名も無き星からの船 その三
まだまだ、宇宙船フロンティアは登場しません。
しばらくは、異星人の宇宙船の中の模様をお楽しみ下さい。
次の朝、ベッドから起きてダイニングルームへ行くと、お父さんとお母さんが喧嘩してた。
僕は、
「お父さん、お母さん!喧嘩なんか止めてよ!お願いだから!」
と、一生懸命、説得したよ。
それでも二人共、何か言いたそうにしてたけど、僕が泣いてることに気づくと喧嘩を止めてくれた。
「悪かったね、坊や。もう、お父さんもお母さんも喧嘩なんかしないぞ。だからほら」
と、再生ティッシュペーパーを差し出してくる。
僕は、涙と一緒に鼻をかむと、それを再生用ディスポーザーに投げた。
「ごめんね、坊や。二人共、ちょっと仕事のことでイライラしてたものだから、つい。ほら、もう仲良しよ」
二人して、僕に謝ってきたんで、僕はお父さんとお母さんを許してあげた。
その後の朝食は、いつものメニューだったけど、なんだか少し、しょっぱかったよ。涙のせいかな?
学校へ行くと、先生たちが、
「今日の授業は中止します。皆さん、一番広い集会ドームに行きますよ」
と、授業の代わりに集会ドームで何かあるんで、その見学に行くらしかった。
先生に引率されて、集会ドームへ向かうと、周辺の学校に居る子供たち全てが集められたらしくて、ドームの一角は子供たちで埋まってた。
僕らの住む居住区6の統率者が演壇に進み出て、これから何が起きるのか説明するらしい。
「あ、あ~、大丈夫ですね、では。
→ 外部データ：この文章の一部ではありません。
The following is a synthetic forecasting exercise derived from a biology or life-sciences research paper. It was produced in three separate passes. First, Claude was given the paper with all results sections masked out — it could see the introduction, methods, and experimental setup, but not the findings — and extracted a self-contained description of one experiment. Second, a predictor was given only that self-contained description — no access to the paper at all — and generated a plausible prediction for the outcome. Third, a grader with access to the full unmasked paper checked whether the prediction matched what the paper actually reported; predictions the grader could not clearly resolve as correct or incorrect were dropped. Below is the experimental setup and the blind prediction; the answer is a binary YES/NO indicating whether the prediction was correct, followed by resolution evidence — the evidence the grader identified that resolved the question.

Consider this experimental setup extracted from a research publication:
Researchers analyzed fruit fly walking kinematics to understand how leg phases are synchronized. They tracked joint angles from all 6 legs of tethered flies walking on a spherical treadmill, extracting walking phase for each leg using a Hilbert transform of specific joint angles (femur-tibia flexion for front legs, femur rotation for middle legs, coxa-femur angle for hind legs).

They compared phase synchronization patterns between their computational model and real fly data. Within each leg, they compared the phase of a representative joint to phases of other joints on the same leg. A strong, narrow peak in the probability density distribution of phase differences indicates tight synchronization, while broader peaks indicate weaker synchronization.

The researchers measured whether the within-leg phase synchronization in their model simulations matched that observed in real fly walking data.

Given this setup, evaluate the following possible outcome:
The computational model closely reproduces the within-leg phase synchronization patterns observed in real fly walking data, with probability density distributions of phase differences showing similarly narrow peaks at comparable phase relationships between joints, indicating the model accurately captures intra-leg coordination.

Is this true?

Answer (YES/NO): NO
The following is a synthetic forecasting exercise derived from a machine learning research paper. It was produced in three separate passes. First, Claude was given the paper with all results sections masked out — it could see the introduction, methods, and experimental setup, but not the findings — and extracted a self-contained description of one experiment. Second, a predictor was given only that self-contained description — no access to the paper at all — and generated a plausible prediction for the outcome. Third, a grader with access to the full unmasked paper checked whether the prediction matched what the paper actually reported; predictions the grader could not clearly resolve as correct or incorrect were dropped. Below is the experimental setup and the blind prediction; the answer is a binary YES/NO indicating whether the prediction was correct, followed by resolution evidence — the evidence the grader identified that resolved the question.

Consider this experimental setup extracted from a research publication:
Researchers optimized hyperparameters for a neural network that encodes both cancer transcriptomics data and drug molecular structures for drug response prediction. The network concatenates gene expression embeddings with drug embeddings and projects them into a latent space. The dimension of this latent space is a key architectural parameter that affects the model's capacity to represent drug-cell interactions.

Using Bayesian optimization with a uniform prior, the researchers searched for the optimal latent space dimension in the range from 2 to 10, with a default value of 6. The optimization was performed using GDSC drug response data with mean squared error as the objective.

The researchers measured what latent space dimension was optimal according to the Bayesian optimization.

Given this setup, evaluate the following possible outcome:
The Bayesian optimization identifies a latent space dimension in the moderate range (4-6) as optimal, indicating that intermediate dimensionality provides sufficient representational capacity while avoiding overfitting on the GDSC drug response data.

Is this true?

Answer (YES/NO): YES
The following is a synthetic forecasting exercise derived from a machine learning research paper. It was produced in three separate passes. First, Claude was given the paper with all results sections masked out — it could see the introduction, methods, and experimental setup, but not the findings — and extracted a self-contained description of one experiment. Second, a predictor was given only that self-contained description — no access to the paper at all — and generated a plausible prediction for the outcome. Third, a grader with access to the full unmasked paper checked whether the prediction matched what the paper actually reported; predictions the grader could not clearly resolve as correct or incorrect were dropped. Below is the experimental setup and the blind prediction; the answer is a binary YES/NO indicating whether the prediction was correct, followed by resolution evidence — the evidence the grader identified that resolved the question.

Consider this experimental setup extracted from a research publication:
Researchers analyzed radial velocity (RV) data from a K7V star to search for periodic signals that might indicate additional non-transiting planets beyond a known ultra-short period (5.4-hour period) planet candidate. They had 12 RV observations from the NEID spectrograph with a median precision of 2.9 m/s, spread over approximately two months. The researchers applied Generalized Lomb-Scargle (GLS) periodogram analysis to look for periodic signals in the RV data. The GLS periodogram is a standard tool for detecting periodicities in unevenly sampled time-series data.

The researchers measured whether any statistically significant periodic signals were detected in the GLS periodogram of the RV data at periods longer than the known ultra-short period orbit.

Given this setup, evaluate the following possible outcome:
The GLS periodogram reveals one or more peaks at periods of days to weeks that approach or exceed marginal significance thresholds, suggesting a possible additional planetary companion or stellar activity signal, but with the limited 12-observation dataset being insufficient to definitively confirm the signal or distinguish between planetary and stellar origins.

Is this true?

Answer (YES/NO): NO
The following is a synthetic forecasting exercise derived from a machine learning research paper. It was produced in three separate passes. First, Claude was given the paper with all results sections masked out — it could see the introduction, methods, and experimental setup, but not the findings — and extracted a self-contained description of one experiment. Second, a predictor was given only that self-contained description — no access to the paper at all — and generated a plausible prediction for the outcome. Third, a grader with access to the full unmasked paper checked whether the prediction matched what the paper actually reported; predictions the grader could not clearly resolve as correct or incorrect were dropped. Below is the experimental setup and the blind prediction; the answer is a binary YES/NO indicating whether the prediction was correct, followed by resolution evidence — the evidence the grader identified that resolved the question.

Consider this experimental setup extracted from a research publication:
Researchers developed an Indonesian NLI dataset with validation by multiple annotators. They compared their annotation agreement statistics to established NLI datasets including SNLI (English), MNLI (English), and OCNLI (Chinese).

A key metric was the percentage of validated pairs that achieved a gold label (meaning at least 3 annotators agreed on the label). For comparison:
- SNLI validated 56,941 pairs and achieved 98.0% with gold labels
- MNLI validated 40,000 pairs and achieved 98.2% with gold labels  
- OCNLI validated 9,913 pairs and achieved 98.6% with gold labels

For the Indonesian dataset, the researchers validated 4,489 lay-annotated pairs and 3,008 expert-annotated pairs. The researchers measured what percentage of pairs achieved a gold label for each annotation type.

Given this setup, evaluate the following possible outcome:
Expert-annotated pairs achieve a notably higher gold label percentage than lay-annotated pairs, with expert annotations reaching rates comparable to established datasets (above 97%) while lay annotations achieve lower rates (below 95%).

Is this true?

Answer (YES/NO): NO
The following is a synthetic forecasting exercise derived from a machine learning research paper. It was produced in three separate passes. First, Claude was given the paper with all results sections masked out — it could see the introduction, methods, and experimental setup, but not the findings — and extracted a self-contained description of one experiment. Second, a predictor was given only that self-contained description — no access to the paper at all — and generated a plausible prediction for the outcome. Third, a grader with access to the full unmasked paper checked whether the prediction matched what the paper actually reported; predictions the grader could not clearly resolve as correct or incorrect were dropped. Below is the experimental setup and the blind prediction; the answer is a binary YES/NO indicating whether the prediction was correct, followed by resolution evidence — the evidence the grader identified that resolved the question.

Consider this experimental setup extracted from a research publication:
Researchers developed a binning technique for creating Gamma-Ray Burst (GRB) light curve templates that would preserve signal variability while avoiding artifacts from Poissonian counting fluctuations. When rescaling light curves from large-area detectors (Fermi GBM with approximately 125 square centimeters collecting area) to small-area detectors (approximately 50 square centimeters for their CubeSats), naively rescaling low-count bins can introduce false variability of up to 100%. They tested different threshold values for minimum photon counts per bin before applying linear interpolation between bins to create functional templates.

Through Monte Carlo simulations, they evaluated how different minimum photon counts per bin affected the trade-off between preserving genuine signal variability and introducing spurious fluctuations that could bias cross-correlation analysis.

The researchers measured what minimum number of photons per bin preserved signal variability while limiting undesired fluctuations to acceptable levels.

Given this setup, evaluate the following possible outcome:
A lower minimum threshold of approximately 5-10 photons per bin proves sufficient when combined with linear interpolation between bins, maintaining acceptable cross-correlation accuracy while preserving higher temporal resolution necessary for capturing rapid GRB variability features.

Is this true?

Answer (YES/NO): YES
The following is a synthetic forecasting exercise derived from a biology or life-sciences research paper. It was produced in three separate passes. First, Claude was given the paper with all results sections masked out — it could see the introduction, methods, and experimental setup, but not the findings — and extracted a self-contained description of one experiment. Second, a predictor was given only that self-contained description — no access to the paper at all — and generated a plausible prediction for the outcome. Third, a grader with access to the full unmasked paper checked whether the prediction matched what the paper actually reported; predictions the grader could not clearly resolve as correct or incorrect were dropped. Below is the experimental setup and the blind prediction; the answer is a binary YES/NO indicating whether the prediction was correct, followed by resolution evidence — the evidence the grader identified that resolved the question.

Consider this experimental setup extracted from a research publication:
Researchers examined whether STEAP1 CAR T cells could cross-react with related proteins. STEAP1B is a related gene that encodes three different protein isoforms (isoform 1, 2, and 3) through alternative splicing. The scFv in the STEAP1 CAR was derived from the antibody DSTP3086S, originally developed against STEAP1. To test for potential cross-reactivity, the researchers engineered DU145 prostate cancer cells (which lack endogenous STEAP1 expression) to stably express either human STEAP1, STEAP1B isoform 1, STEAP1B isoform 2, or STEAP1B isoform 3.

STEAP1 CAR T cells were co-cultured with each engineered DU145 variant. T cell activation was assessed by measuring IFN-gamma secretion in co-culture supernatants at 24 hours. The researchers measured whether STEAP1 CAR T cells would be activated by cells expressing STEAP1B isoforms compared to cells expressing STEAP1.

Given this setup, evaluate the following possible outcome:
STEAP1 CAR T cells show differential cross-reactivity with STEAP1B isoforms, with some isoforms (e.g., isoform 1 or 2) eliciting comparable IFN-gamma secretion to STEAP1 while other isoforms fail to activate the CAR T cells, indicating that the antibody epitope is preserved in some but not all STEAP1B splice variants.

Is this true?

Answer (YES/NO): NO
皆さん、お忙しいところ、緊急に集まってもらったわけですが、その理由を、これからお話します」
と言いながら、映像投射スクリーンを天井から下ろすように、統率者がドーム管理者に指示した。
「まず、この映像と音声を見て下さい」
映像がスクリーンに映る。
少し暗いけれど、これは、ほとんど実際には入れない宇宙船の先頭部、船長達のいるブロックじゃないか?
運行予定を決める会議を行っているような風景と音声が入る。
と、突然!今までノイズしか聞こえなかった通信機に、約100年近くぶりに信号が入った!
色めき立つ船長たち。
見ている僕達も、おおっ!と声を上げる。
最初、通信機から聞こえてくる音声らしきものが何なのか、船長達には理解できなかった。
当然、映像を見ている僕達にも分からない。
故郷の星系の太陽が瞬間的に安定を取り戻し、そこで何らかのメディアの放送波が入感しただけなのか?
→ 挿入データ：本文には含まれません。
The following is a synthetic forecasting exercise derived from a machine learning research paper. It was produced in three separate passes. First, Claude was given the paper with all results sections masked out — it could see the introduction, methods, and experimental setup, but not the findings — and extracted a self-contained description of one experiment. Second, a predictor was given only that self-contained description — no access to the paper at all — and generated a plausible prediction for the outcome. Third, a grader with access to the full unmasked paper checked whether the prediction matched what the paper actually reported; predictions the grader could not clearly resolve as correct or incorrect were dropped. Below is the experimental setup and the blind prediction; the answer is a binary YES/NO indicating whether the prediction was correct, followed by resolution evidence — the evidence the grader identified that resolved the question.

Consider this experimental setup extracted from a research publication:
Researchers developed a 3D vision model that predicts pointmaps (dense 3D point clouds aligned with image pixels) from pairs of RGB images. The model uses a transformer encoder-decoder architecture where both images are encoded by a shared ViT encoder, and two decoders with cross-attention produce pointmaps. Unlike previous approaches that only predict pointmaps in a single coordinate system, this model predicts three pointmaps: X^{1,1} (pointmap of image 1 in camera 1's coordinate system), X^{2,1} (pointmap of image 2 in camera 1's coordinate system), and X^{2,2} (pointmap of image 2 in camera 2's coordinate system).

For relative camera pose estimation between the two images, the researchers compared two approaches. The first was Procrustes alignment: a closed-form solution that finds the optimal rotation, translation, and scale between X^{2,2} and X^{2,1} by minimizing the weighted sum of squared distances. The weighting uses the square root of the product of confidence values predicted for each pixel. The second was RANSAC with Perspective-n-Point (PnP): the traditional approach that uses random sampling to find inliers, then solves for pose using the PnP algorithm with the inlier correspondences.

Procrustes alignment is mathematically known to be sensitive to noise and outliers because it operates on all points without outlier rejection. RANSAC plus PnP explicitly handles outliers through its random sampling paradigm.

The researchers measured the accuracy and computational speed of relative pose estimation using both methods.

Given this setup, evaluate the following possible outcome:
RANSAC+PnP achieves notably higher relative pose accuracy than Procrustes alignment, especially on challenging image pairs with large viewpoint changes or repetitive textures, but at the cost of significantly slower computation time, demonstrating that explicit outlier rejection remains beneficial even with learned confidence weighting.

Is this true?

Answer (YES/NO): NO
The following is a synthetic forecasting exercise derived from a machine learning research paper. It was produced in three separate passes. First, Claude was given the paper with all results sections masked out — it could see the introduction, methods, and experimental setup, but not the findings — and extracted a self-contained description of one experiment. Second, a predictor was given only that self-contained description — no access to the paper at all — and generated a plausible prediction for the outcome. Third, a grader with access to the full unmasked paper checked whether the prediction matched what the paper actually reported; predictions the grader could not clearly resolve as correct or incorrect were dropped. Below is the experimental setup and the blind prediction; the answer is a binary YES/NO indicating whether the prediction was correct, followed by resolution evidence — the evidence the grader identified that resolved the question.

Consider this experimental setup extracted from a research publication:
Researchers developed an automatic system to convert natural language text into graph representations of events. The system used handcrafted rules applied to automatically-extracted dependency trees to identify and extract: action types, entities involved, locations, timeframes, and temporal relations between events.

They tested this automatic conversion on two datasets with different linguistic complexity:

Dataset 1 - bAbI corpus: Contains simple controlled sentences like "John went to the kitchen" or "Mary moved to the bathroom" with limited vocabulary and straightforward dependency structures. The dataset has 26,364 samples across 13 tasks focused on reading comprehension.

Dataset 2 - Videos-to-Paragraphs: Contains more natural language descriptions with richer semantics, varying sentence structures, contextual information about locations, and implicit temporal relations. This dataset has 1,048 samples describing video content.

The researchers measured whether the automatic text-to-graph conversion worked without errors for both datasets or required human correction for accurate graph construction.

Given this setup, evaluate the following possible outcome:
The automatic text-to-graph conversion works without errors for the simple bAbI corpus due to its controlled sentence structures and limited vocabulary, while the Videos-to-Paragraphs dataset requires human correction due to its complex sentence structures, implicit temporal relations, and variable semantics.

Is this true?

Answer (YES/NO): YES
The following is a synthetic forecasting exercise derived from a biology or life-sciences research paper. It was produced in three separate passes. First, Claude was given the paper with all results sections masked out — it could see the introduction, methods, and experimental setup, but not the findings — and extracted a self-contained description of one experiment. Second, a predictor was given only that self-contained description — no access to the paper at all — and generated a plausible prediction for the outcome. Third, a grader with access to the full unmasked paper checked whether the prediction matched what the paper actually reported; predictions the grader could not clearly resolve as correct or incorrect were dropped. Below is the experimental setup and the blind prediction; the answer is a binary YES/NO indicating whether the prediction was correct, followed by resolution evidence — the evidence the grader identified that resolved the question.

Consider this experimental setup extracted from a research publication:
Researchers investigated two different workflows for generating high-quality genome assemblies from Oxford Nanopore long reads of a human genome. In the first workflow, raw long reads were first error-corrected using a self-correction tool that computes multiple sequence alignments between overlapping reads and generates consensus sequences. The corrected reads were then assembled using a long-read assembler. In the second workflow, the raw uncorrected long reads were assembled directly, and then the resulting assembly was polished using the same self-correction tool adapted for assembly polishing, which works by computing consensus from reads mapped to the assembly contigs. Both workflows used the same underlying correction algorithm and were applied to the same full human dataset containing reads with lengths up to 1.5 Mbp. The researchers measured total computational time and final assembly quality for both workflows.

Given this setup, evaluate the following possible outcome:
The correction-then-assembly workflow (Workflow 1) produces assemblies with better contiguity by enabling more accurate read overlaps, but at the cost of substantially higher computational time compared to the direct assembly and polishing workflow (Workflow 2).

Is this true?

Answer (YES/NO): NO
それとも、新しい通信方式を故郷の星の人々が開発したんだけど、僕達には再現できずに信号だけしか受け取れていないのか?僕らは、その他の可能性もあるってことを、すっかり忘れていた。
当然、この僕も、昨夜のテレパシー通信で宇宙船フロンティアと交信した事は、夢の中の出来事だと思ってたから、僕の夢が本当の事だったなんて思っていなかった。
約一時間と少しくらい経った時だろうか、映像と音声に変化が出てきた。
僕達にも分かる単語が通信機から少しづつだけど聞こえるようになったんだ。
でも、大半は何を言ってるのか理解不能だったけど。
2時間位経つと(映像加工されて、途中は飛ばされてた)今度は半分以上、僕らの言葉が聞こえるようになった。その中で船長と通信でやりとりしてる光景が映ったんだけど。
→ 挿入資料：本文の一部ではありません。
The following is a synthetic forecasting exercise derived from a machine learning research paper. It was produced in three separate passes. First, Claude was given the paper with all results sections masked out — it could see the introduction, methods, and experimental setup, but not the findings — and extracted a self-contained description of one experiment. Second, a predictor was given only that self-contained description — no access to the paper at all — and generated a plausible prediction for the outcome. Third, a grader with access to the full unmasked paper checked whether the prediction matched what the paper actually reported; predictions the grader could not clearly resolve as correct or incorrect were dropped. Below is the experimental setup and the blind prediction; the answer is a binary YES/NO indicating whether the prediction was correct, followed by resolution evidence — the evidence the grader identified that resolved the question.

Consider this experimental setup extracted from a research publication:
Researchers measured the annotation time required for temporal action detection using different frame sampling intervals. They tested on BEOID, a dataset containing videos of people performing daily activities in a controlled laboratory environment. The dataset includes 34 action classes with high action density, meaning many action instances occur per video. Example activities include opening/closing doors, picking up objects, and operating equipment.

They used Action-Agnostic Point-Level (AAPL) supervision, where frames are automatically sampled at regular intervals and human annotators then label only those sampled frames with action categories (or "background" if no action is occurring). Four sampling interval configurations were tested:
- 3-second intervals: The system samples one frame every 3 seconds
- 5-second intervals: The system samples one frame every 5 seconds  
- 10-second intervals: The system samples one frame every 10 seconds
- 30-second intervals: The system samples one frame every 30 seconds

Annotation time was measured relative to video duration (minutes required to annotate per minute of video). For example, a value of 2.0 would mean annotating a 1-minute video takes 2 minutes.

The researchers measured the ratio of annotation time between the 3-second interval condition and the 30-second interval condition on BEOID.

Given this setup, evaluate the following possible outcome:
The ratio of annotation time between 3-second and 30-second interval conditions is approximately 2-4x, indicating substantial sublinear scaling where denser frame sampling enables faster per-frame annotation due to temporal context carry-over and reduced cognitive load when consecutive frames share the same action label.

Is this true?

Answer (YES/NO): NO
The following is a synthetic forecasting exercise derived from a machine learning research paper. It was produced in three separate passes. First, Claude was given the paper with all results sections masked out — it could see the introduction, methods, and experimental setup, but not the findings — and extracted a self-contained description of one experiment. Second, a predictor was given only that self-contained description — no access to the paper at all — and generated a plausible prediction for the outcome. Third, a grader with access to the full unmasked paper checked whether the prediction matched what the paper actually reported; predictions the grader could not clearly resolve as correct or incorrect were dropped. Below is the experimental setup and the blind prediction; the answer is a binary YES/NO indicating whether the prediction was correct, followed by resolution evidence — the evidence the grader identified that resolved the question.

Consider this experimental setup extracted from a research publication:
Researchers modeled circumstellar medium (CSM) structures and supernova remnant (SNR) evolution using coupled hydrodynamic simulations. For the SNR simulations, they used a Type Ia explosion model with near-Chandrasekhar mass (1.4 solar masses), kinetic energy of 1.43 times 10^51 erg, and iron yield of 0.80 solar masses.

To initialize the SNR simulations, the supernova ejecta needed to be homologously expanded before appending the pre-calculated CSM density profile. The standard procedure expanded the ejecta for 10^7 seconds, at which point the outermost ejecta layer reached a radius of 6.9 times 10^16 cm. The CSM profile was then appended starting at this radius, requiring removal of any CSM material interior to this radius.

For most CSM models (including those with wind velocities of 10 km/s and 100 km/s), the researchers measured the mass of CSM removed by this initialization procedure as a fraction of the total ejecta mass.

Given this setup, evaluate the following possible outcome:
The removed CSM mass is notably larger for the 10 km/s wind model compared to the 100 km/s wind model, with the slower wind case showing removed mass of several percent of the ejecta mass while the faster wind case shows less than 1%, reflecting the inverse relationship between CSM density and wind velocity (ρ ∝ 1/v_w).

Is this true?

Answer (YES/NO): NO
「!”#$$&$#””、そちら$宇宙船()非常事態’&救援%$向かって#”!”!$##”」
それに対して船長が、こう言っているのが聞こえたんだ。
「こちらの船は致命的事態には陥っていない。しかし、救援に来てくれるなら有難い。こちら一号宇宙船より、宇宙船フロンティアへ」
え?宇宙船フロンティア?昨日の夜の夢じゃなかったの?
テレパシー通信は、夢じゃなかったんだ!
僕は世代宇宙船の危機を救うヒーローになった事を誇らしげに誰かに言いたかった。
でも昨日の先生の言葉、精神の突然変異って言葉が頭に蘇って、あわてて口をつぐんだよ。
僕は、人の突然変異なんだろうか?
精神まで突然変異してたら、どうしよう……モラルや常識が通用しない人になったら、どうしよう……
ともかく、僕の持ってるテレパシー能力は、他の人たちは持っていないことが分かっちゃった。
僕の信頼できる友人にも、この事は打ち明けられない。
打ち明ける相手は、ただ一人。宇宙船フロンティアに乗ってる、僕と同じテレパシーを使える人だけだ!
他には、お父さんやお母さん、お祖父ちゃんやお祖母ちゃんにも、とても打ち明けられない秘密だ。
この書き方、作者に合ってるようです。